By Deborah Rosenthal, FAICP, Esq., CPF Trustee and Partner, Fitzgerald, Yap, Kreditor, LLP
Property owners often complain that landmark designation is an unconstitutional “taking” of their property. Formal designation recognizes the historic character of the landmarked property as important to preserving the aesthetic features and physical environment of the community, but it does not impose any obligations on the owners beyond normal maintenance. Therefore, designation alone is never a “taking” of private property because the owner retains both title to and use of the landmarked property. Far from eliminating ownership of private property, designation is solely intended to establish an administrative process for reviewing privately-proposed changes to historic properties for the benefit of the entire community in which the landmark is located.
Under the Fifth Amendment to the United States Constitution and Section I, Article 19 of the California Constitution, private property cannot be “taken” for a public purpose without just compensation. Cases decided by state and federal courts have declared that denial of all beneficial use of land constitutes is the definition of a regulatory taking.

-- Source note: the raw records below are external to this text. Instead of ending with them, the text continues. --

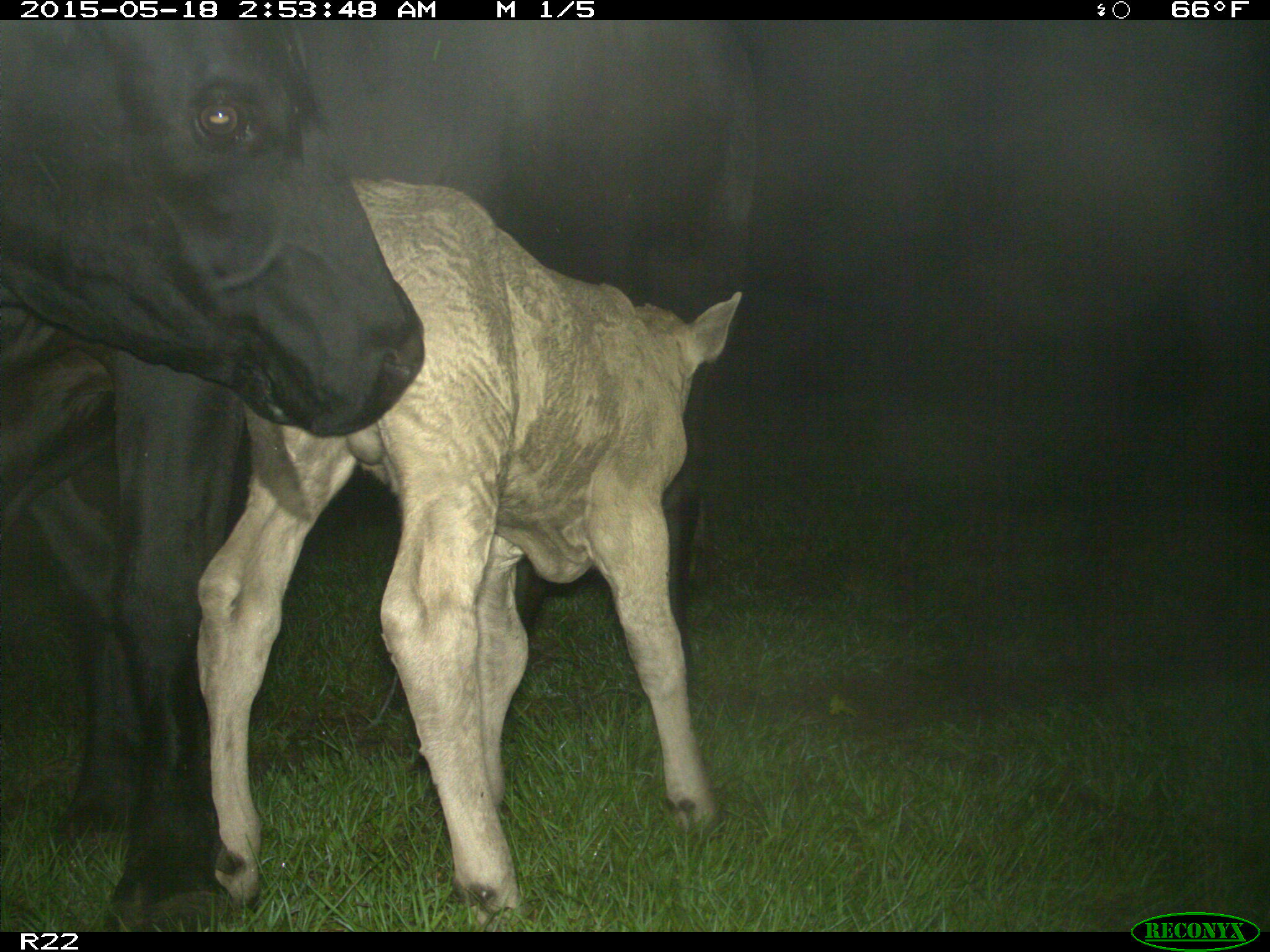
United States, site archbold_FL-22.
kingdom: Animalia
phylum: Chordata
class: Mammalia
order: Artiodactyla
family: Bovidae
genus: Bos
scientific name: Bos taurus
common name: domestic cow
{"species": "Bos taurus (domestic cow)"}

In 1978, the United States Supreme Court held that local landmark designation of Penn Central Terminal was not a taking because the property owner retained the same or greater beneficial economic use of the site as it had before designation. The Penn Central Transportation Company v. City of New York case has been cited hundreds of times for the proposition that zoning and landmarking are not “takings” so long as the owner retains reasonable use of the property. The burden is on the owner to show that the regulation denies all reasonable use of property.
The United States Supreme Court has also consistently held that administrative decisions causing even substantial reductions in property value are not a “taking.” For more than 100 years, the Court has ruled that mere diminution in value is not a “taking,” provided the property retains some economic use, even if the value of the property is reduced by up to 97 percent. So long as the owner retains title and some opportunity to use the property for a lawful purpose, the “highest and best use” of property may be prohibited by regulation without violating the United States and California Constitutions.

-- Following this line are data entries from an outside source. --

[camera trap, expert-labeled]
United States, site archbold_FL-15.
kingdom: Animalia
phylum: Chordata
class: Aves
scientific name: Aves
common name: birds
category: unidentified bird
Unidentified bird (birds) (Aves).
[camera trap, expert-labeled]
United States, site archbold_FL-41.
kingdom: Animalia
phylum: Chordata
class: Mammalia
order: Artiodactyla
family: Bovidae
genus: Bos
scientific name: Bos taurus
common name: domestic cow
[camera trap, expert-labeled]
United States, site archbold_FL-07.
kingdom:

Landmark designation rarely affects the uses permitted on private property because the purpose of the regulation is to preserve character-defining features of the environment. Special permits are usually required to protect historic elements from adverse change, such as demolition or incompatible development. New development is often directed to less sensitive areas of the site, or required to reflect existing architectural design and land use patterns. Normal maintenance and repair does not require special permits, and no affirmative obligations are imposed on the owner. Historic preservation regulations are expressly authorized by State law.

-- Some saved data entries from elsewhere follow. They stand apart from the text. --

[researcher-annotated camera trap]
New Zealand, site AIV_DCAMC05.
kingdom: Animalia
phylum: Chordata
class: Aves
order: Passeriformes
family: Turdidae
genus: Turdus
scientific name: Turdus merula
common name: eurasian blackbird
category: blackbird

Even under the United States and California Constitutions, landmark designation must be supported by substantial evidence that the property is historic and must allow reasonable use of the property. Many jurisdictions establish a procedure for property owners to demonstrate that designation would not only impact market value, but would deny all reasonable beneficial or economic use of the property. Typically, property owners are unable to show a denial of all use; in other cases, the public agency has authority to allow a reasonable amount of well-located new development to avoid a takings claim. California courts have never found landmark designation to be an unconstitutional “taking.”